A global pandemic and accompanying stimulus along with depressed interest rates have caused many investors to go searching for yield. Recently the Federal Reserve announced large banks (with more than $100M in total assets) would be prohibited from buying back stock in the fourth quarter and dividends would be capped and based on a formula tied to recent income. Many of the other sectors with long histories of paying dividends are in ruin such as the energy sector and other fixed income alternatives have been affected by historic lows in interest rates.
During this time, commodities have started to see a bull run of their own and cash rent negotiations for Central Illinois farmland have been steady. Goldman Sachs is forecasting a bull market for commodities in 2021 based on its outlook for a weaker dollar, inflation, and the prospect of further economic and fiscal stimulus.
To say 2020 has been an interesting year from an investing standpoint would be quite the understatement. The best performing assets have been stocks of companies that have benefited most from changes in overall behavior due to the pandemic as well as large amounts of fiscal stimulus and a loose monetary policy (e.g. tech stocks) most of which pay no dividends. Many retail investors may be scratching their heads as to where to look for yield. Contrarily, the privately held companies that handle investment management and wealth management for ultra-high net worth families known as “family offices” are well-positioned to take advantage of rising inflation and a weakening dollar. Institutional asset managers that invest on behalf of pension clients find themselves in the same position.

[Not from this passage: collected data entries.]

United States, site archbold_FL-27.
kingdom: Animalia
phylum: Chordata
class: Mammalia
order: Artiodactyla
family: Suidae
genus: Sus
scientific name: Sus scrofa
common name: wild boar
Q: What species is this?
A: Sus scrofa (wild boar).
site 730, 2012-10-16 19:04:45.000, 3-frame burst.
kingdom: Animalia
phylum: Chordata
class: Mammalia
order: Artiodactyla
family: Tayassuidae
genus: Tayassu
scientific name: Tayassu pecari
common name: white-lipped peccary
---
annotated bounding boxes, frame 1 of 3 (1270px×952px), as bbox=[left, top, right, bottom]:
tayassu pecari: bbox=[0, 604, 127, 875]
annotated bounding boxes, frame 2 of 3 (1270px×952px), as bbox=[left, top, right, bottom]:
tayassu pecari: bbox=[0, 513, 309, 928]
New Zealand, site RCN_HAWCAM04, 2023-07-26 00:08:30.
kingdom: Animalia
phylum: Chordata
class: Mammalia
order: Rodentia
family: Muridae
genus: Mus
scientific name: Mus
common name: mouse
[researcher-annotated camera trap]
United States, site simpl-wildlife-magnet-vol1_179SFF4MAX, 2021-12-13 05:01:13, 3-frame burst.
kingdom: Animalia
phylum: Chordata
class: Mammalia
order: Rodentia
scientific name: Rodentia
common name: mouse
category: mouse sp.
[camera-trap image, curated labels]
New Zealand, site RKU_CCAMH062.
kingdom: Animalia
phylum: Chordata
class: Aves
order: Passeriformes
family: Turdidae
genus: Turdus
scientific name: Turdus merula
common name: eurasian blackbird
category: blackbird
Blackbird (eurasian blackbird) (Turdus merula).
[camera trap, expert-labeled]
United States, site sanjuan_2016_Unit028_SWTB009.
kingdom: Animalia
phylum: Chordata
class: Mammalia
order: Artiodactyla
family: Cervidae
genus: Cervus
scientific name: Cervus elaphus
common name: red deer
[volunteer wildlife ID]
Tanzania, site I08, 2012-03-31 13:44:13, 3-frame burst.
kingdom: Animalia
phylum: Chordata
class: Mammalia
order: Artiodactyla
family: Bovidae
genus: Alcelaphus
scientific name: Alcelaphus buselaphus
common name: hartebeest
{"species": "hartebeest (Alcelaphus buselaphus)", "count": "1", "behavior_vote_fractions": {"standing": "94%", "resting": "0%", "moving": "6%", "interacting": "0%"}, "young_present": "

I have followed land sales in which a family office or institutional investor was the purchaser in Central Illinois and have noted a drastic increase in investment over the past five years with the amount of acres of Central Illinois farmland purchased by family offices increasing by 461% for the period of 2016-2020 compared to the period of 2008-2015. Institutional investors have also picked up the pace at which they are acquiring acreage in Illinois during this period, although their increased interest in farmland is not specific to Illinois with increased investment across a variety of geographic regions with Idaho seeing the biggest increase in purchased acres. Permanent crop investment has also been steady among this group with no drop off in acquisitions so far, even with the submission of groundwater sustainability plans in accordance with the Sustainable Ground Water Management Act in critically overdraft groundwater basins in California. (Read more about SGMA in our 2019 Q3 Newsletter “Drafts of Groundwater Sustainability Plans Taking Shape”.)
However, many of the regions that have been of the highest interest to institutional investors, mainly due to their higher return, have been of less interest to family offices primarily because the amount of capital expenditures and risk associated with permanent and specialty crop farms as well as other risks such as water accessibility. These are not concerns for farmland in Central Illinois with little need for irrigation, and the most common capex expenditure is adding drainage tile which if done properly should be a one time expense. This makes Illinois farmland an extremely predictable and consistent income producing asset with net-of-tax returns typically around 3%. This doesn’t include the appreciation of the asset itself which correlates negatively to inflation and makes it a great hedge for periods exactly such as this one where the dollar is poised to be weaker. For these reasons institutional investors and family offices have invested over $635,000,000 in farmland in just 16 counties in Illinois from 2015-2020. These counties make up the majority of the most productive counties in Illinois with great soils and climate as well as exceptional tenant bases. While they have seen a large portion of the investment by these funds, they are not the only areas of investment interest in Midwest row crops. Rather, they are the area I chose to focus on for this commentary as they provide a great base-line to measure investor interest in farmland due to these qualities.
This uptick in farmland acquisitions by investors has not necessarily been matched by an increase in land on the market or land sales in general. Many funds have chosen to either partner with farm management firms or regionally partner with farmers. Others have in house managers. Either way, the preferred method of acquiring farms has been to look for off market deals where industry contacts and local knowledge are the key. In fact, I received more calls this year from those looking to buy land than from those looking to sell land.
Farmland is considered a reliable and safe asset class, especially during times such as these because it has a low level of correlation to other asset classes. In March when the stock market was at its lows, the value of farmland remained relatively unchanged and all of our clients had just received cash rent checks in the mail not three weeks earlier. For investors with a sizable portfolio, farmland is a necessary asset class to provide stability and steady cash flow year in and year out. The Midwestern “I” states (Indiana, Illinois, and Iowa) are one of the best places to achieve these benefits and while most institutional funds are unable to invest in Iowa due to corporate ownership laws that limit the number of investors in a farmland owning entity to 25 individuals, typical family offices have the ability to invest in Iowa due to their limited number of clients.
Going forward I expect institutional and high net worth investment in farmland to continue to increase its pace due to the ability of the asset class to produce annual cash income at a yield that simply can’t be found anywhere else in the market currently without incurring much higher risk. So far, there hasn’t been any sign of this pace slowing down and with interest rates remaining low, impending fiscal stimulus, a weakening dollar, inflation, a commodity bull market, and continued loose monetary policy; investing in farmland just makes sense right now.